③「毒を食らわば皿まで」の使用例(例文)
- 予定より大幅に予算を超えてしまったので、毒を食らわば皿までと、思い切って設備も一新することにした。
- 一度規約違反を指摘されてしまった以上、毒を食らわば皿までの精神で、対応をすべてやり直すことにした。
- 友人との会話で、「ここまで散財したなら、毒を食らわば皿までで、旅行も豪華にしよう」と冗談交じりに話した。
④現場で見た「毒を食らわば皿まで」の使いどころ
以前、知人から社内向けの始末書の下書きを見てほしいと頼まれたことがある。手続きの不備を認める文書の中で、「毒を食らわば皿までの精神で最後まで対応いたします」と書かれていたのだが、この言葉はもともと開き直って物事を続けるという、やや投げやりなニュアンスを含む表現であり、謝罪の文書で使うと反省の姿勢が伝わりにくくなると伝えた。前向きな決意を伝えたい場面では、この言葉を避けて素直な言葉で書き直してもらったことがある。
⑤ビジネスシーンでの使い方・注意点
「毒を食らわば皿まで」は、すでに後戻りできない状況で、中途半端にせず最後までやり切ろうと開き直る場面で使われることばである。冗談交じりの軽い場面ではユーモラスに響くこともあるが、もともと開き直りや居直りのニュアンスを含む表現であるため、謝罪や反省を伝える文書、あるいは改まった場面で使うと、真摯さに欠ける印象を与えることがある。

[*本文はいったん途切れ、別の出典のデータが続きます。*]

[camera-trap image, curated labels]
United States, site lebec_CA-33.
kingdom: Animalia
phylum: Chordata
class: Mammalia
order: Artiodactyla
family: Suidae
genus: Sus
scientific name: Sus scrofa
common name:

使う場面には注意したい。
⑥類義語との違い
類義語としてよく挙げられるのが「乗りかかった船」である。どちらも、始めた以上は途中でやめずに最後までやり通すという意味を持つ点で共通している。ただし「乗りかかった船」は物事に取り組み始めた経緯や成り行きに重きが置かれた、比較的中立的な表現であるのに対し、「毒を食らわば皿まで」は悪事や危険を承知のうえで続けるという、開き直りのニュアンスがより強い表現である。
⑦対義語
「毒を食らわば皿まで」には、明確な対義語は存在しないとされる。あえて対照的なニュアンスを持つ語を挙げるなら「引き際が肝心」がある。「毒を食らわば皿まで」が最後まで突き進む姿勢を表すのに対し、「引き際が肝心」は状況を見極めて早めに手を引くことの大切さを表す言葉であり、物事への向き合い方が対照的である。
⑧一文〇×テスト
Q. うっかり社内規定に反する経費の使い方をしてしまった同僚が、「もう毒を食らわば皿までだ」と開き直って同じ処理を続けようとしていた。
正解は「〇」!
「毒を食らわば皿まで」は、いったん悪事や過ちに手を染めた以上、開き直って最後まで続けようとする様子を表すことばである。この例文のように、規定違反を承知のうえで開き直って続ける場面で使うのは、ことばの意味に沿った正しい使い方である。ただし、褒められた態度ではない点には注意したい。
不正解…正解は「〇」
「毒を食らわば皿まで」は、いったん悪事や過ちに手を染めた以上、開き直って最後まで続けようとする様子を表すことばである。この例文のように、規定違反を承知のうえで開き直って続ける場面で使うのは、ことばの意味に沿った正しい使い方である。ただし、褒められた態度ではない点には注意したい。
⑨まとめ
「毒を食らわば皿まで」は、いったん手を染めた以上、最後まで徹底してやり通そうという意味のことわざであり、詳しい由来ははっきりしないものの、江戸時代の歌舞伎などに古くから用例が見られる。「乗りかかった船」と似た意味を持つが、開き直りのニュアンスがより強い点が特徴である。改まった場面や謝罪の場では避け、使う文脈をよく選びたい言葉である。